By William Watts
That’s where Robinhood says it ran into trouble. As customers swarmed into one-way wagers on GameStop and other popular meme stocks, collateral requirements soared. That left Robinhood no choice but to temporarily halt buy orders as it raised billions in cash, Tenev, the CEO, testified.
The SEC, in a long-awaited report released on Oct. 18, noted that the NSCC “made intraday margin calls from 26 clearing members totaling $6.9 billion,” or a 37% increase in total required margin among its members. The SEC report noted that Robinhood and other brokers have maintained that these margin requirements were the sole reason for restricting purchases of GameStop, but senior officials at the agency told reporters on an Oct. 18 call that they can’t rule out other reasons.
Shortening the settlement period won’t do away with margin requirements, but it would reduce the amount of capital required in the margin process and, of course, how long it is tied up. That makes capital free for other purposes and, most important, reduces the risk of something going wrong before a trade is settled.
The DTCC has previously noted that in 2020, more than $13 billion was, on average, deposited on margin with the National Securities Clearing Corp. The DTCC has estimated that shortening the cycle by a day would reduce the volatility component of NSCC’s margin requirements by around 41% .
Moving to T+1 “benefits investors,” Tom Price, managing director of operations at Sifma, told MarketWatch. “It puts less risk in the market. No. 2, if I sell a security, I wait two days for that security to settle; now, I can get those funds a day earlier.”
For brokerage firms, having less capital tied up in margins could mean additional investment in their platforms, the proponents argued, which would also benefit retail investors.
But it’s a complicated and slow-moving process.
“If moving from T+3 to T+2 was no small undertaking, moving from T+2 to T+1 is a bit more challenging,” Price said.

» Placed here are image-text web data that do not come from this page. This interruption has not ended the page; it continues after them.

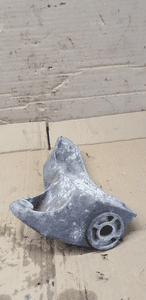 Łapa mocowanie skrzyni biegów Audi A8 D2 4D0399114J 4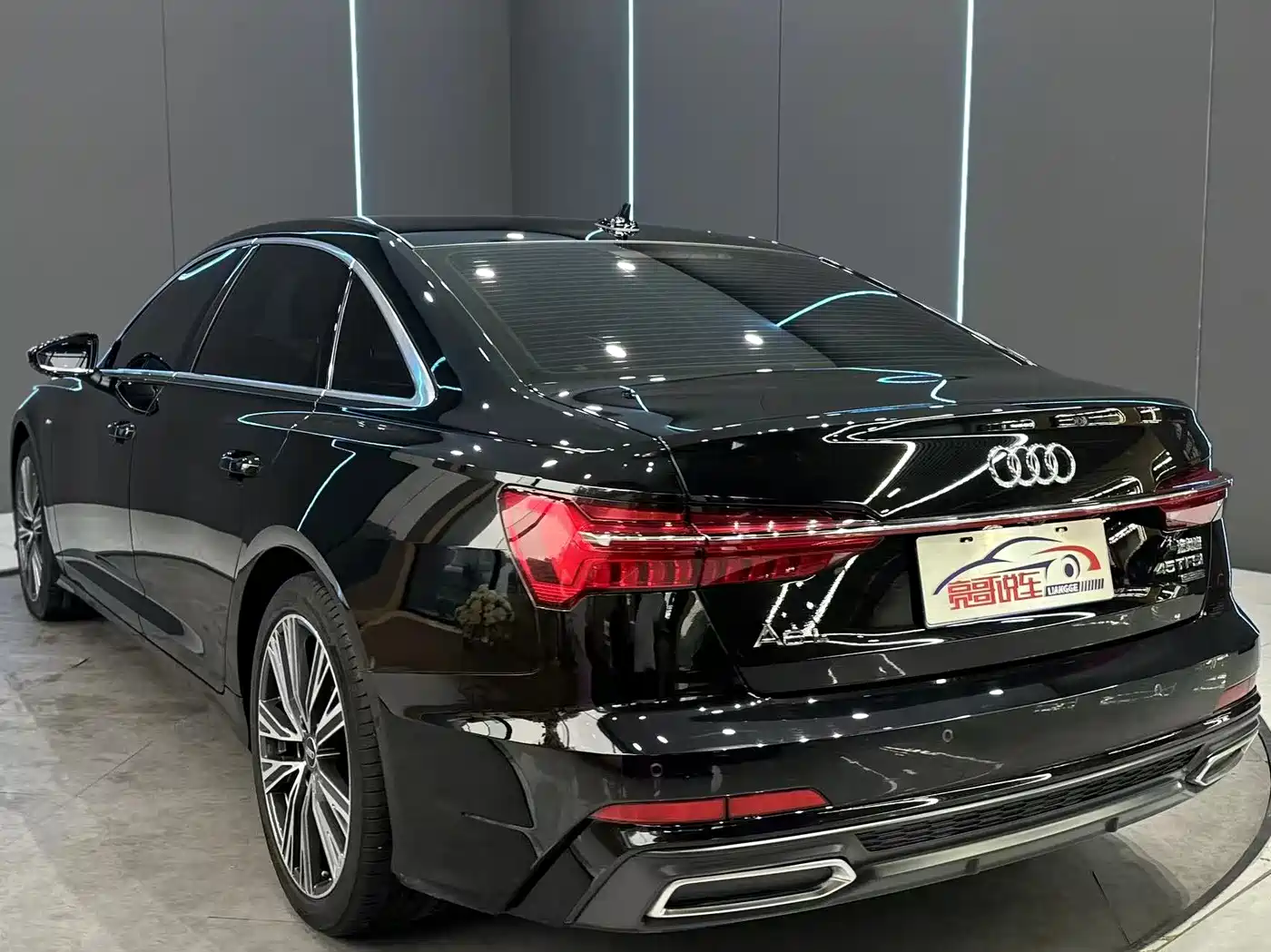 Audi A6L 2022 45 TFSI quattro Premium Dynamic фото 8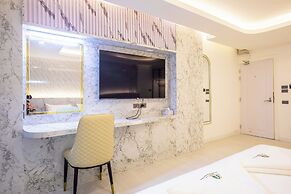 Airbus Hotel At Phawana Station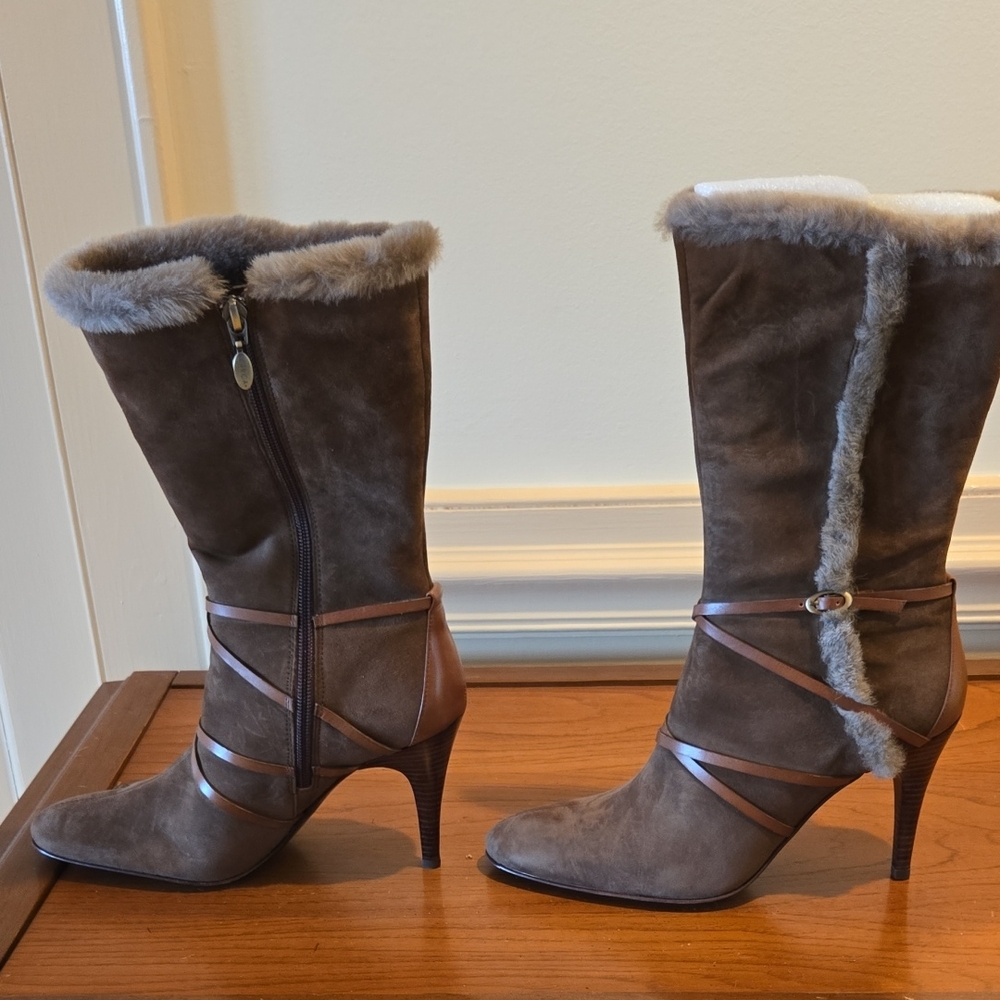 Elegant Shearling Lined Heeled Boots Never Worn!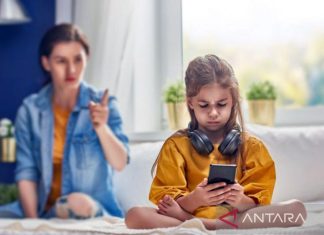 Kenali anak kecanduan ponsel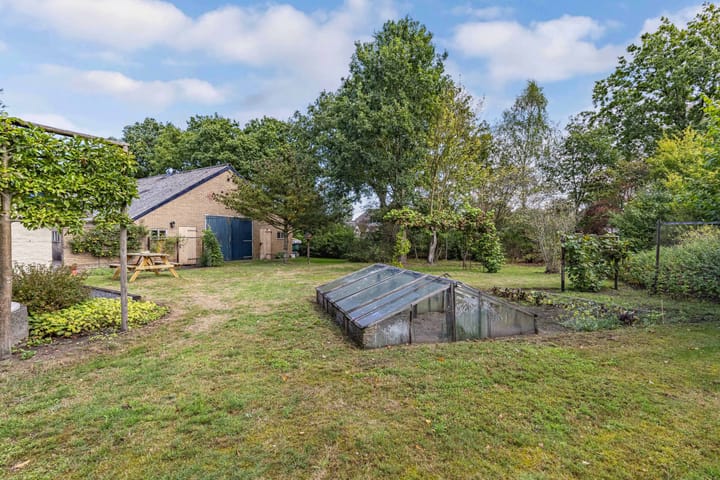 Foto 40 van Postweg 5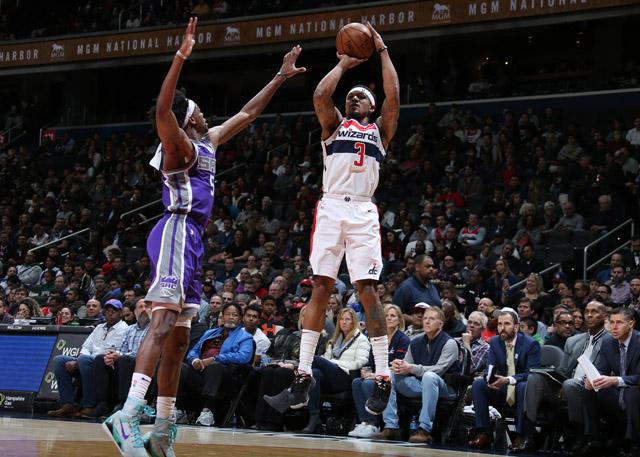  福克斯关键抢断反击得手国王加时险胜勇士保留悬念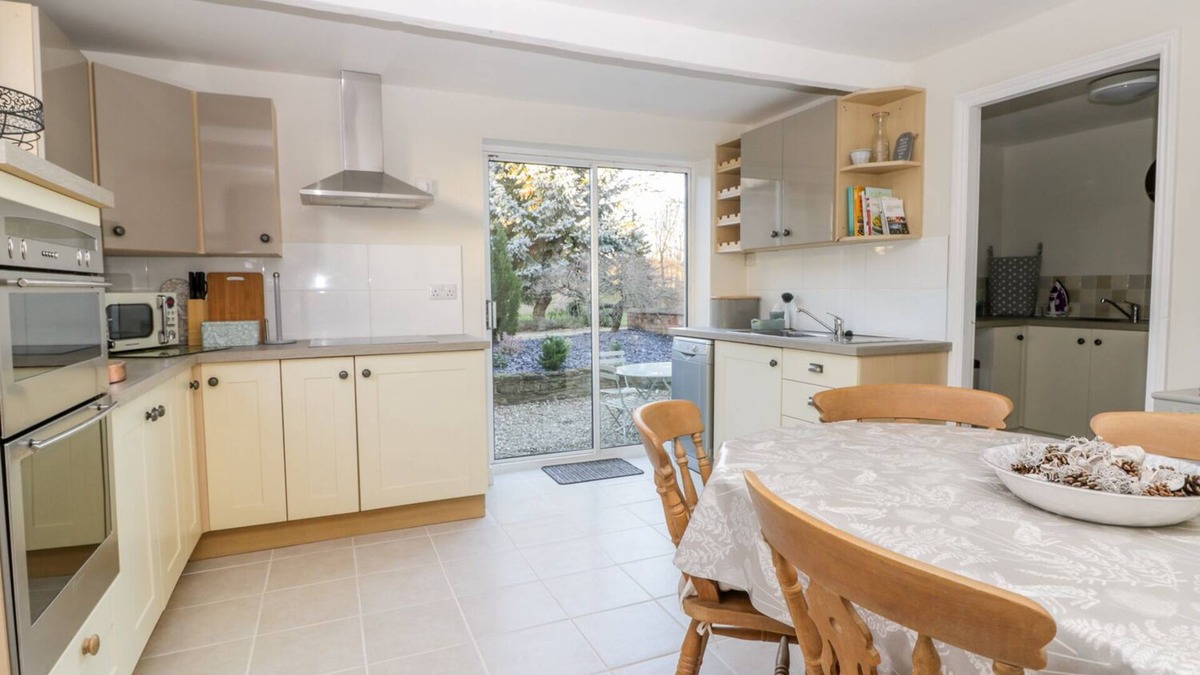 Nettleton Cottage | PELHAM HOUSE COTTAGE, family friendly, with open fire in Caistor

In a letter to Securities and Exchange Commission Chairman Gary Gensler, Sifma, the ICI and DTCC said the industry could move to a shorter settlement process, while outlining a number of logistical hurdles that must be cleared to shorten the process by 24 hours. The SEC would have to approve rule changes for the industry to implement a shorter settlement process.
Paxos contends its approach would help open up the settlement process to competition and innovation. Its platform allows buyers and sellers to settle transactions the same day they occur, while also supporting T+1 and T+2 settlement. Rather than using a central clearinghouse, the Paxos system would allow two parties to bilaterally settle securities trades directly with each other.
“The method of settling [Wall] Street-side equity clearing hasn’t changed in 30 years … but market structure has changed significantly,” said Greg Lee, Paxos’ managing director for securities, in an interview.
Lee said the Paxos system would significantly reduce margin requirements. Margin requirements would still rise during periods of duress, but when volatility leaves the market, margin requirements return to normal, allowing capital to return to the market, he said.
The DTCC favors maintaining the central clearing party structure, which allows “netting.” Under netting, firms track their wins and losses and pay or collect just the net amount due at the end of each settlement period. That creates a much more predictable financing requirement, said Murray Pozmanter, head of clearing agency services and global business operations at DTCC, in an interview.
Blockchain technology speeds up the process
The DTCC is taking other steps. In parallel with its efforts alongside ICI and Sifma to speed the existing equity settlement process by a day. The organization in September outlined a path to launching what it has dubbed Project Ion, which would use distributed-ledger technology modeled around a netted same-day settlement process that would allow for one-day, two-day or extended settlement periods.
Paxos’ Lee, in a statement, said that the structure of DTCC’s project “is extremely similar to the Paxos Settlement System and what we’ve built that we believe it validates our strategy for a new approach to clearing,” but argued that the use of a central clearing party model would continue to impose a huge cost burden on the industry.
The DTCC declined to comment.
Adding competition to the clearing and settlement process is appealing, said Luke Mauro, global head of operations at Instinet, a participant in the Paxos project. He imagines an eventual scenario in which much of the industry uses at T+1 settlement, while a subset of the industry operates on T+0.
“The biggest thing is that competition is good and giving clients choices is great,” he said in an interview. Instinet opted to participate in the pilot project with an eye toward how the settlement process could change in coming years.
“What I said to a lot of our clients and senior management is, if this is something we want to do in a year or two, we can’t start in a year or two,” he said.